The good news is that with proper and frequent tire inspection this can
be discovered and the tire replaced before it comes apart enough to
cause damage to the RV. I did a blog post just on this topic "How do I inspect my tires"
back in Aug 12 2014. You can Google the phrase and find a number of web
pages on the topic but many simply are telling you to look at tread
depth but this is not sufficient if you want to do a complete and
competent inspection. My link included a YouTube video showing the
inspection of a tire with belt detachment that has not come apart and
the result of the "tire autopsy" I was able to perform. You can even see the separation between the belts in the above post.
there is what is commonly, and incorrectly, called a "Blowout". This is
really a failure of the tire sidewall due to excessive flexing from
running with significantly under-inflated ( probably below 50% of the
inflation needed to carry the load. For Polyester tires (mainly ST and
LT type) This heat due to flexing can be enough to reduce the strength
by half and in extreme cases even melt the cord. For Steel body tires
the bending of the steel can result in a fatigue failure similar to
bending a steel paper clip till it breaks. This type of failure may be
60 to 80% of the failures on RVs. The good news is that if you run a
TPMS you will get a warning of the air leak and hopefully you will not
ignore the warning as too many do with other warning indicators on their
dash, and take appropriate action which is to stop and pull over as
soon as safely possible. Amazingly some people, even when verbally
warned that they have a tire that is significantly under-inflated simply
choose to continue to drive off. This has happened to me a number of
times. As the saying goes "You can lead a horse to water but you can't
make them drink".
So how doe this information help you "avoid" failure and RV damage. While nothing is 100% I bet you would like to be able to prevent 90% to maybe 98% of tire failures you might experience.

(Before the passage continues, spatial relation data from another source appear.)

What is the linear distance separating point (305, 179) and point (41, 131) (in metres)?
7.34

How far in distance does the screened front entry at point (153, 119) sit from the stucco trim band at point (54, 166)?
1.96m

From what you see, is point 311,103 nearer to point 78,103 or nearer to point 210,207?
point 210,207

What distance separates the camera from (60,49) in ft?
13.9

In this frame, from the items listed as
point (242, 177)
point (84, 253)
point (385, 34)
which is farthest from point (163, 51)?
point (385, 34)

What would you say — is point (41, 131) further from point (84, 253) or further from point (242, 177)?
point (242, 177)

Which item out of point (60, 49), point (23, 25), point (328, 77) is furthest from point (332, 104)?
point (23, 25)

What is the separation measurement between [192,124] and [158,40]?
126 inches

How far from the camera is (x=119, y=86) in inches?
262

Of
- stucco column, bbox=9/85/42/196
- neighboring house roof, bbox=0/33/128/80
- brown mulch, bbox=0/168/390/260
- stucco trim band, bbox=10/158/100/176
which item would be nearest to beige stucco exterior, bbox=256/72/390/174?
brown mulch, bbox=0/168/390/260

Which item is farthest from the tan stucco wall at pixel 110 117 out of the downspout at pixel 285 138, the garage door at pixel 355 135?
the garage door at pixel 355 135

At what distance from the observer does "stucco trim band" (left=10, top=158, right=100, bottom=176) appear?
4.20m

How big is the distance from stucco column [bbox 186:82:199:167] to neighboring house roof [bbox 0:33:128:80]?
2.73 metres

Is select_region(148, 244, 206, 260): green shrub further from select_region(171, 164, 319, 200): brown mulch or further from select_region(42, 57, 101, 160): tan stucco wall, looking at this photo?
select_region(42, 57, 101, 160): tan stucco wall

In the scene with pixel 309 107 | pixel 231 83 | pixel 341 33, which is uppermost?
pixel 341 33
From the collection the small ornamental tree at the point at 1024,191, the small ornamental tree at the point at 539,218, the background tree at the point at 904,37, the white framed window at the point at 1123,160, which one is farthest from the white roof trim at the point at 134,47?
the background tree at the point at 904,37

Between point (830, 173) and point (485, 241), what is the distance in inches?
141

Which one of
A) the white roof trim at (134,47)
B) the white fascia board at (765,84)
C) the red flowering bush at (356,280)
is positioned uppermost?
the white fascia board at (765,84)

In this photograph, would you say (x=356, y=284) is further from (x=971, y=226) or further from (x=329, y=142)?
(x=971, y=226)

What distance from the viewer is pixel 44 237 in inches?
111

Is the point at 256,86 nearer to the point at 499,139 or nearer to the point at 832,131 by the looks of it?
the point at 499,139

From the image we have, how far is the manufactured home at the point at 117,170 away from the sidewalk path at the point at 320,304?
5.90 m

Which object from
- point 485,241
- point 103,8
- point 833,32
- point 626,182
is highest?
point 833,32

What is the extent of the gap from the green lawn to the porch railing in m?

To do this I suggest that you run a TPMS and to get plenty of advance warning I suggest you set the warning pressure to be the minimum needed to support the load. Then your cold inflation pressure would be about 15% higher.
Next do a "free spin" inspection with lots of light. This is relatively easy with a trailer but harder to do as your axle load increases. You may even need the HD jack from a truck tire center and the spin balance machine to get that big 295/75R22.5 tire spinning at at least 20 to 30 RPM to allow you to see if there is "wobble" similar to the video in my post on How to I Inspect my tires" above. While the tire is in the air also do a slow rotation to inspect 360° of the tire tread as well as 360° of each sidewall looking for cuts and bulges. If any are found you should get the tire to a service center for a more thorough inspection that may include de-mounting the tire.
I believe that if you don't see any bulges or wobble and don't have any localized irregular wear spots in the tread you can be reasonable confident there is no large separation.
Remember nothing is 100% but if you make an effort you can significantly improve your odds of avoiding a tire failure.
Information to show you how this can work. Three weeks ago I was doing my annual 360° inspection. My tires are 7 years old so even though I know they have always been properly inflated (4 corner weights + TPMS from 2nd week of operation), I knew I needed to be sure all was OK. I discovered one of my duals had developed stress cracking from long term parking. This was a real surprise for me but it shows that even with the best of care rubber can get old and tires do need to be replaced.
This tire was scrapped (I cut two slices from bead to tread to prevent its re-use by a "dumpster diver") as it still had lots of tread but I felt it should not be on the road.